### Material
┄┄┄┄┄┄┄┄┄┄

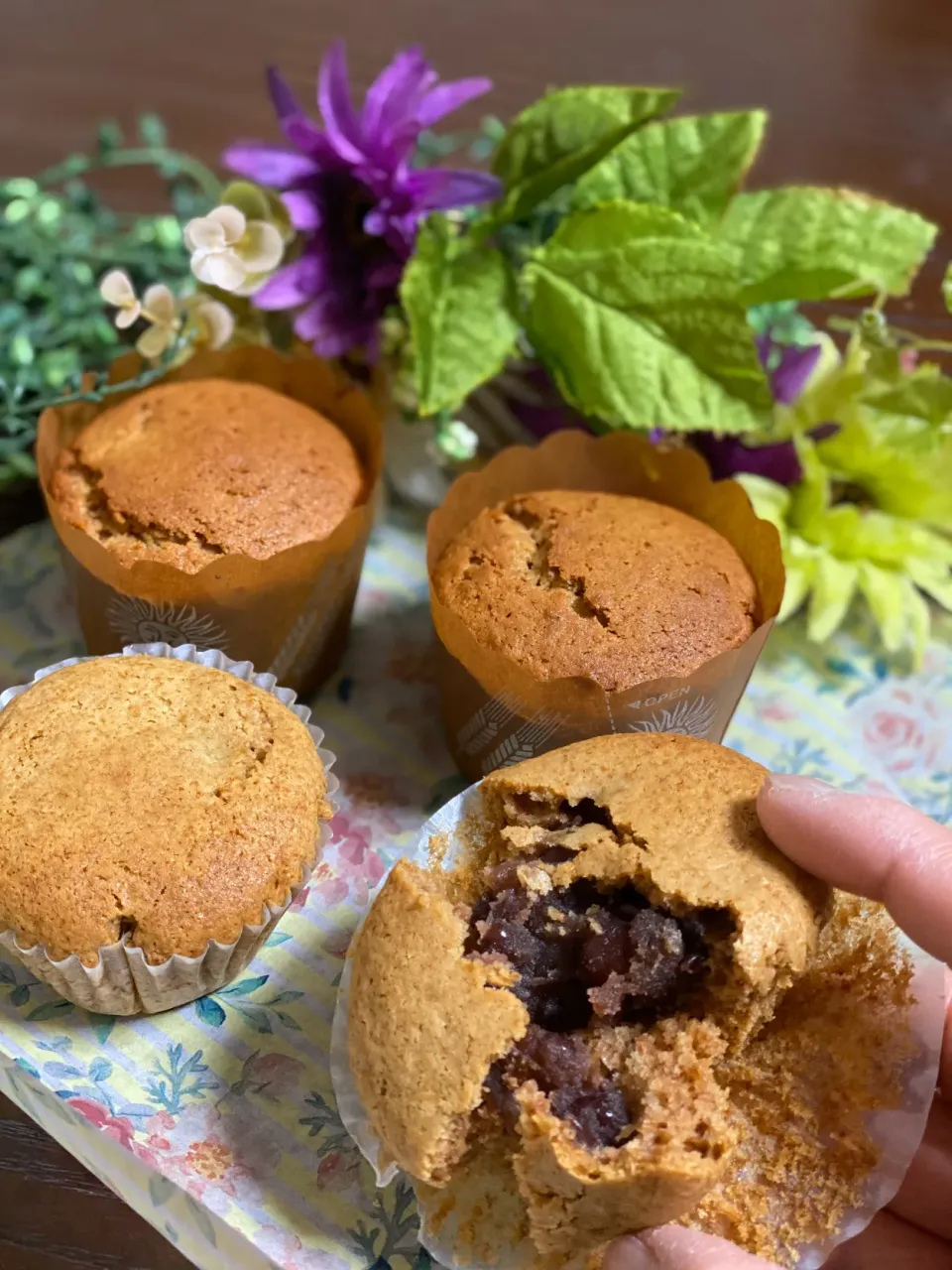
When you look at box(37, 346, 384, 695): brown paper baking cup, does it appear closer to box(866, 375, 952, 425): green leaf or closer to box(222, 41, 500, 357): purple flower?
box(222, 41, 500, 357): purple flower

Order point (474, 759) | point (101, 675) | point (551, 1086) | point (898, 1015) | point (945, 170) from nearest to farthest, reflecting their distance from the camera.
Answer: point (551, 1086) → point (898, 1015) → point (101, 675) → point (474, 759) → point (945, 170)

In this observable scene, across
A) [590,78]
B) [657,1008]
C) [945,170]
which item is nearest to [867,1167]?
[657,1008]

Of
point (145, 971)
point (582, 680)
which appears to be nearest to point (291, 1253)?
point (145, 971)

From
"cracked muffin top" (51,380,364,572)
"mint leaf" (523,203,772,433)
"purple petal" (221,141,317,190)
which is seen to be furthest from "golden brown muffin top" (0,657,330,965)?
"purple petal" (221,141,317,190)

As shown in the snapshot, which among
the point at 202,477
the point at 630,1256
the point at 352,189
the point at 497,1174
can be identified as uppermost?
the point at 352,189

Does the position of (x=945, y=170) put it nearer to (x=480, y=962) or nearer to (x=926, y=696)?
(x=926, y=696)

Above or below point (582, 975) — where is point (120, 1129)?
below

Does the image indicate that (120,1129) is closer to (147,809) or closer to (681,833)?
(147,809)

┄┄┄┄┄┄┄┄┄┄

### What you need to do
Print out the material word for word, omitting the pictures.

### Complete answer
When you look at box(37, 346, 384, 695): brown paper baking cup, does it appear closer to box(866, 375, 952, 425): green leaf or closer to box(222, 41, 500, 357): purple flower?
box(222, 41, 500, 357): purple flower

Order point (474, 759) | point (101, 675) | point (551, 1086) | point (898, 1015) | point (945, 170) from nearest to farthest, reflecting their distance from the camera.
Answer: point (551, 1086) → point (898, 1015) → point (101, 675) → point (474, 759) → point (945, 170)

In this observable scene, across
A) [590,78]
B) [657,1008]
C) [945,170]
which item is nearest to [867,1167]?
[657,1008]

Of
point (145, 971)
point (582, 680)
which appears to be nearest to point (291, 1253)?
point (145, 971)

From
"cracked muffin top" (51,380,364,572)
"mint leaf" (523,203,772,433)
"purple petal" (221,141,317,190)
which is seen to be furthest from "golden brown muffin top" (0,657,330,965)?
"purple petal" (221,141,317,190)

As shown in the snapshot, which among
the point at 202,477
the point at 630,1256
the point at 352,189
the point at 497,1174
can be identified as uppermost?
the point at 352,189

Does the position of (x=945, y=170) put it nearer to (x=480, y=962) or nearer to (x=926, y=696)?
(x=926, y=696)

Above or below point (582, 975) — where is point (120, 1129)?
below

Does the image indicate that (120,1129) is closer to (147,809) or closer to (681,833)?
(147,809)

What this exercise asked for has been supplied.